Re: [PATCH RFC] memcg: close the race window between OOM detection and killing

Tejun Heo <tj@xxxxxxxxxx> · Thu, 4 Jun 2015 04:36:39 +0900

Hey, Michal.

On Wed, Jun 03, 2015 at 04:44:14PM +0200, Michal Hocko wrote:
> The race does exist in the global case as well AFAICS.
> __alloc_pages_may_oom
>   mutex_trylock
>   get_page_from_freelist # fails
>   <preempted>				exit_mm # releases some memory
>   out_of_memory
>   					  exit_oom_victim
>     # No TIF_MEMDIE task so kill a new

Hmmm?  In -mm, if __alloc_page_may_oom() fails trylock, it never calls
out_of_memory().

> The race window might be smaller but it is possible in principle.
> Why does it make sense to treat those two in a different way?
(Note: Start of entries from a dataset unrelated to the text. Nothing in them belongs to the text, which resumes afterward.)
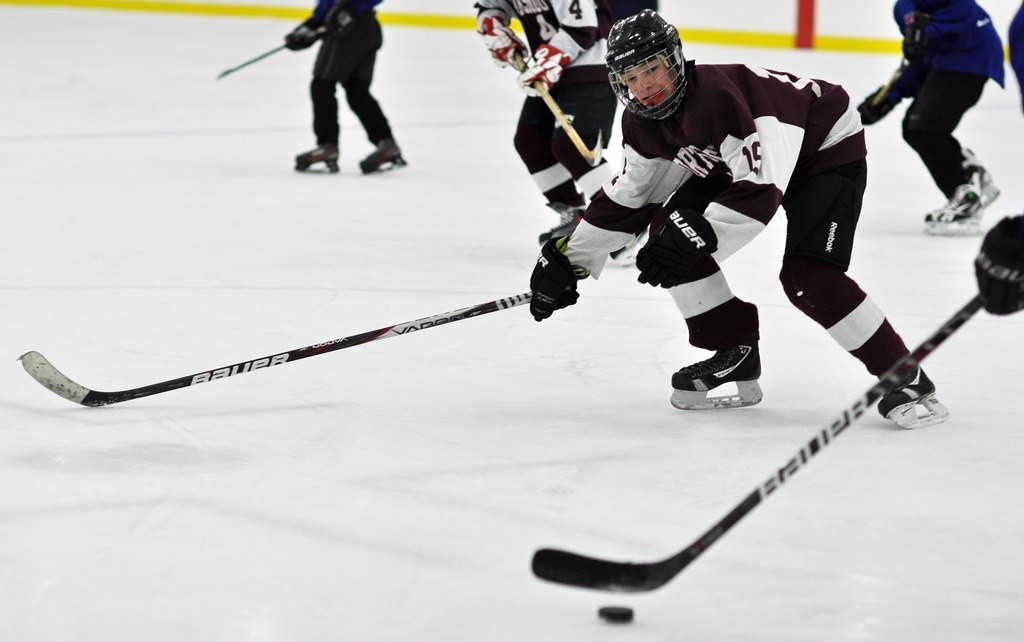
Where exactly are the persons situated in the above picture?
[530,9,936,417]
[856,0,1005,223]
[285,0,400,169]
[974,4,1024,315]
[474,0,647,259]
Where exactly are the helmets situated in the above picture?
[603,8,689,121]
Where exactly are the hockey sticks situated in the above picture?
[532,294,985,594]
[19,278,529,407]
[216,30,322,79]
[512,50,604,167]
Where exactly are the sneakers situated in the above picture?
[536,193,587,243]
[360,137,406,173]
[295,144,341,173]
[924,148,1001,237]
[610,227,649,269]
[877,364,950,429]
[670,338,764,411]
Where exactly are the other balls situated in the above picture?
[598,607,632,621]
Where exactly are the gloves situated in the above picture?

The main difference here is that the alloc path does the whole thing
synchrnously and thus the OOM detection and killing can be put in the
same critical section which isn't the case for the memcg OOM handling.

> > The only reason memcg OOM killer behaves asynchronously (unwinding
> > stack and then handling) is memcg userland OOM handling, which may end
> > up blocking for userland actions while still holding whatever locks
> > that it was holding at the time it was invoking try_charge() leading
> > to a deadlock.
> 
> This is not the only reason. In-kernel memcg oom handling needs it
> as well. See 3812c8c8f395 ("mm: memcg: do not trap chargers with
> full callstack on OOM"). In fact it was the in-kernel case which has
> triggered this change. We simply cannot wait for oom with the stack and
> all the state the charge is called from.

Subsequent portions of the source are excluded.